Following a question posted at the Umbraco Web Developers group on Facebook asking how to use data from specific nodes in several places without having to load them all over each time, I promised to share the way I've been doing it for quite a long time now. 

So you probably have something in the lines of the following screenshot in your Umbraco site, where you have to reuse some of those nodes again and again and again:

I had the same issue, so I started writing some code to make my life a bit easier and have some of my "special" nodes cached,

The general idea is the following:

  • Have a "Cached Nodes Builder" along with its composer. This is the general-use component with which you can request a node of a specific type (Models Builder types), return it and cache it for future use. This works with nodes and sets of nodes. Although the functionality for sets of nodes is there, there's no implementation for sets of nodes on the example below for the time being, but it's fairly easy to use it if you need it.
  • Have a "Cached Nodes" class that uses "Cached Nodes Builder" and implements static methods that return strongly-typed documents.
  • Have an event handler attached to all document handling events (delete, publish, unpublish, etc.) that invalidate the cached documents whenever an action occurs. It is very important to invalidate the cache after every change or you run the danger of having an older IPublishedSnapshot in place (look at the remarks listed at the end of the post). Alternatively, you can go with an id-only caching approach and get a fresh document each time.

PROS: Obvious :)

CONS: You can have only one cached node per document type (that's the idea under which the whole concept works). Normally you'll only be caching "special" nodes that have their own doctype, but if you need something more than that then you may skip the "Cached Nodes Builder" call and implement your own logic in the respective method you'll implement inside the CachedNodes class. Oh, and you have to be using strongly-typed models (i.e. Models Builder) for this to work.
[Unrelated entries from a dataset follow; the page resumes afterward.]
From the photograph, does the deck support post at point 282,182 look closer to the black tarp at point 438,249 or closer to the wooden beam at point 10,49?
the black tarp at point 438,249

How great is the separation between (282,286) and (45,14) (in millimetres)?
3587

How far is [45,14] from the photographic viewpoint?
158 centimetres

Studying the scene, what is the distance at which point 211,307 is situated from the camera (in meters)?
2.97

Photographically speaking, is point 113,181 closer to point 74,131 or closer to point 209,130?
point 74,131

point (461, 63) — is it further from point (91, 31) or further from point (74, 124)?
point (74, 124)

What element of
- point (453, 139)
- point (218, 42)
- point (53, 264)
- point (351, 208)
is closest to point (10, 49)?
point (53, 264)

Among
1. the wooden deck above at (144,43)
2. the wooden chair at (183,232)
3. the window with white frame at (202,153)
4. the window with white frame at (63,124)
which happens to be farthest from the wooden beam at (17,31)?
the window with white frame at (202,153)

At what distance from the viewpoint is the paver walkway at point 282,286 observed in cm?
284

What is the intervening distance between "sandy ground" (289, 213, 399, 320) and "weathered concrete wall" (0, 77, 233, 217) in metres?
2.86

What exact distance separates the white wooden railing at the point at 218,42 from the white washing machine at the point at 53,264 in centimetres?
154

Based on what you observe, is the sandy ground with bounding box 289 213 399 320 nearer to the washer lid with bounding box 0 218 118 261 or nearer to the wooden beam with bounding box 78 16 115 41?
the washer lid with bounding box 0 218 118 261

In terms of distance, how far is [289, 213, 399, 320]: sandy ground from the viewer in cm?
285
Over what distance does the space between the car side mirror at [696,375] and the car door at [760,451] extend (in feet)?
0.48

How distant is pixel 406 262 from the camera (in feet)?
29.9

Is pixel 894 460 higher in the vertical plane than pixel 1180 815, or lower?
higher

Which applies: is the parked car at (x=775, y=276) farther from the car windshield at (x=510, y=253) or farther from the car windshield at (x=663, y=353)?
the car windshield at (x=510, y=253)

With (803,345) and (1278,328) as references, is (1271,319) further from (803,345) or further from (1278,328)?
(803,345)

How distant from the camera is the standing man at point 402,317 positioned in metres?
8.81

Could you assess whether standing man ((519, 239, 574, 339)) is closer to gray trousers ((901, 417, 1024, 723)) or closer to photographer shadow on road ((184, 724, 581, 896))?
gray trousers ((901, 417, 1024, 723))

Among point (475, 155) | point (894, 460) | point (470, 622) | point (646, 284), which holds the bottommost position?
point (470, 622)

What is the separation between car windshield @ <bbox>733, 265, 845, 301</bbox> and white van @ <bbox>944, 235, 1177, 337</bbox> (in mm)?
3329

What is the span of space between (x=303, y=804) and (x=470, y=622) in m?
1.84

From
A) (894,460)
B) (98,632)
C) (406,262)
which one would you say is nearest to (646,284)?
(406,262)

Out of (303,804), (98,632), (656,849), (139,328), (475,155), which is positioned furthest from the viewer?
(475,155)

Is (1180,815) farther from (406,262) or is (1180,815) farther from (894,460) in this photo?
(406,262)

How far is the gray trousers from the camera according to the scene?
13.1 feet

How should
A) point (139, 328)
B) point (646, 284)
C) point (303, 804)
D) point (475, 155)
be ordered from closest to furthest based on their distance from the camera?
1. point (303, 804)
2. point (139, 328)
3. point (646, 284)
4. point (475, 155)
The code you'll see below is for Umbraco v8 (explained right afterwards):

So the CachedNodesBuilder class, as well as its composer, are our little "black boxes" - you request a node of a specific type, it traverses the document tree once, finds the first node that is the given type, caches it, and returns it, returning the cached version from that point on.

The SiteEventsCM class is a very general event handler which invalidates the runtime cache for the CachedNodesBuilder in any change to the document tree. This could be as precise as you need it - e.g. invalidate the cache only when documents of specific doctypes are changed.

Finally, the CachedNodes static class and its methods is the one you'll be actually using. I've used three doctypes as examples - PageHome, ConfigGlobalSettings, and ConfigScriptSettings. In your implementation, you should change those to your own doctypes. Or, you can make the private generic method below (GetNode<T>) public and call it directly if you like, without implementing other doctype-specific methods.

(I hope you don't need an explanation for the CacheLiteralsCM class :) )

Getting a cached node is simple. Suppose you have a doctype called "MySettings" and you have already implemented your "GetMySettings" method in the CachedNodes class as below:

  public static MySettings GetMySettings(int pageId = 0)
        {
            return GetNode(pageId);
        }

 So in any view, controller, or anything else for which you might need this node, you can just do:

 
var settings = CachedNodes.GetMySettings();

And just use the settings variable from that point on.

If you're doing AJAX calls, though, you MUST also pass the id of the current page (hence the optional pageId parameter), this is because there's no reference point of what the current page is when an AJAX call is made. In all other circumstances you don't have to pass anything to the CachedNodesBuilder.

Note: One size doesn't fit all - this specific implementation may not suit your own needs, but I'll be happy to know in case it does :) This code is provided only as a reference point - be sure to adapt it to your own needs.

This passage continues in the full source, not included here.